- **Given information**

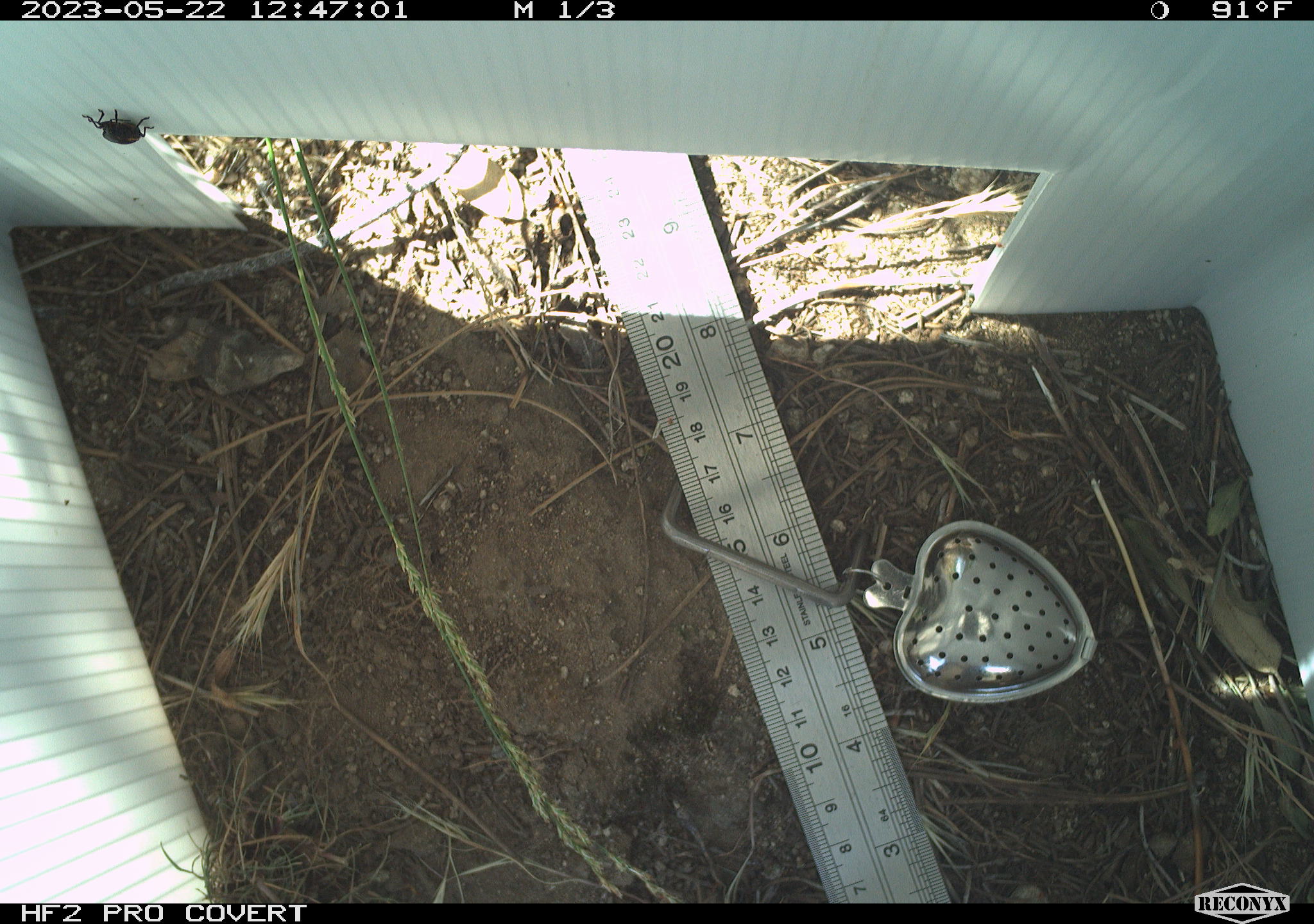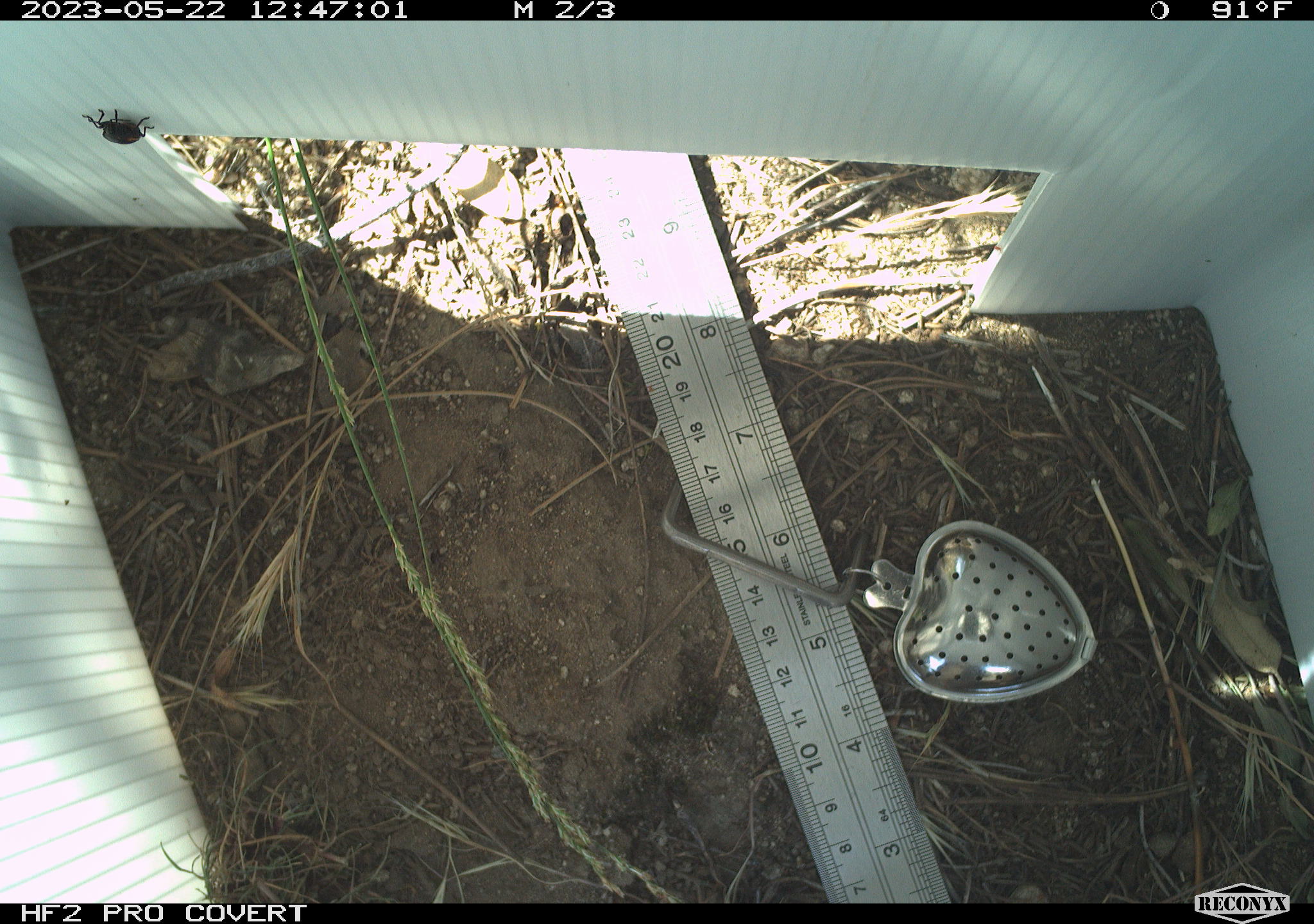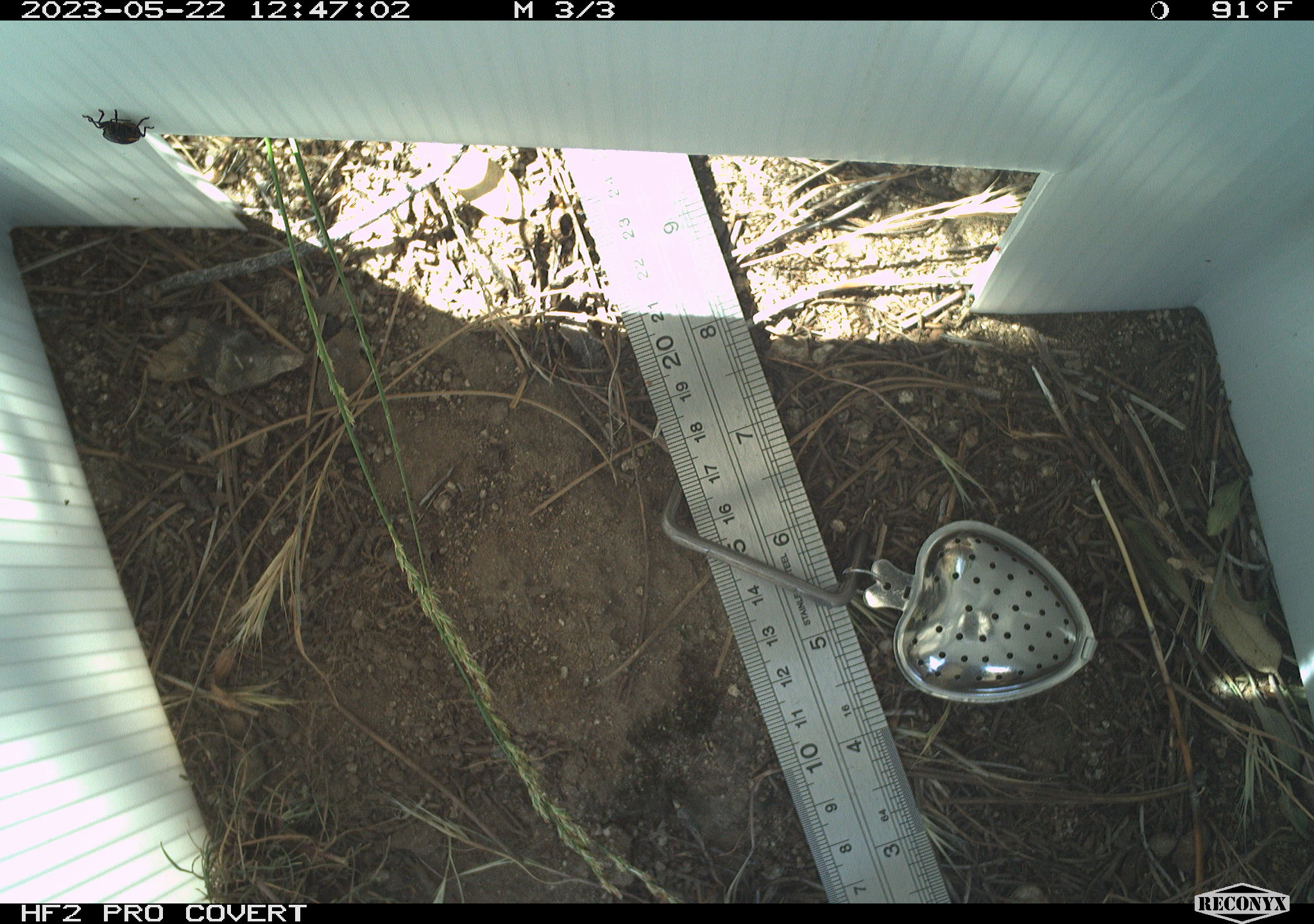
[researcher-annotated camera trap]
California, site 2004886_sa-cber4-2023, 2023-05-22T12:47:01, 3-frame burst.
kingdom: Animalia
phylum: Arthropoda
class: Insecta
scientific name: Insecta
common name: insect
Insect (Insecta).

- **Work order**
Quote the data exactly, leaving every image out of the copy.

- **Completed exercise**
[researcher-annotated camera trap]
California, site 2004886_sa-cber4-2023, 2023-05-22T12:47:01, 3-frame burst.
kingdom: Animalia
phylum: Arthropoda
class: Insecta
scientific name: Insecta
common name: insect
Insect (Insecta).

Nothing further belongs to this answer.